Investors : Risk
When considering Private Placement investments you need to consider various risks including the following:
Your investment may lose value - The private placements you are investing in on our site are start-up and early-stage companies that are looking to launch a product or service and many times they do not have a proven track record.
Your investment may be illiquid - By investing in private placements you are required to hold on to the stock for at least one year before you can sell it.
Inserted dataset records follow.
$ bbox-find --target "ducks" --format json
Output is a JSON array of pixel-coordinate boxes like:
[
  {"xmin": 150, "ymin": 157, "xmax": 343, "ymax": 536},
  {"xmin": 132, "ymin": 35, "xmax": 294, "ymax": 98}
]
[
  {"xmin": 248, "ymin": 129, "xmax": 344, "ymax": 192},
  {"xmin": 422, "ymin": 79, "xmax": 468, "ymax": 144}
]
At that time there might not be a investor that is interested in your stock so you might not be able to sell.
Private Placement companies are not required to report on their financial status quarterly like public companies - The companies that we place on the website have committed to us that they will update their shareholders with how the company is performing but there is no guarantee that they will.
Private Placement companies are not subject to the same regulatory requirements as a public company - When a company goes public they are required to disclose specific information in a 10K as well as must they must adhere to the Sarbanes-Oxley Act which a private company does not have to do.
A PRIVATE INVESTMENT'S OFFERING MEMORANDUM (PPM) DESCRIBES THE VARIOUS RISKS AND CONFLICTS OF INTEREST RELATING TO AN INVESTMENT IN THE SPECIFIC OFFERING AND TO ITS OPERATIONS. YOU SHOULD READ THE OFFERING MEMORANDUM CAREFULLY TO DETERMINE WHETHER AN INVESTMENT IS SUITABLE FOR YOU IN LIGHT OF, AMONG OTHER THINGS, YOUR FINANCIAL SITUATION, NEED FOR LIQUIDITY, TAX SITUATION, RISK TOLERANCE AND YOUR OTHER INVESTMENTS.
KEEP IN MIND THAT THE PAST PERFORMANCE OF ANY INVESTMENT IS NOT NECESSARILY INDICATIVE OF FUTURE RESULTS. YOU SHOULD ONLY COMMIT RISK CAPITAL TO AN INVESTMENT WHICH MEANS MONEY THAT YOU CAN LOSE. PRIVATE PLACEMENT INVESTMENTS ARE NOT FOR EVERYONE AND ENTAIL RISKS THAT ARE DIFFERENT FROM MORE TRADITIONAL INVESTMENTS. YOU SHOULD OBTAIN INVESTMENT AND TAX ADVICE FROM YOUR ADVISERS BEFORE DECIDING TO INVEST.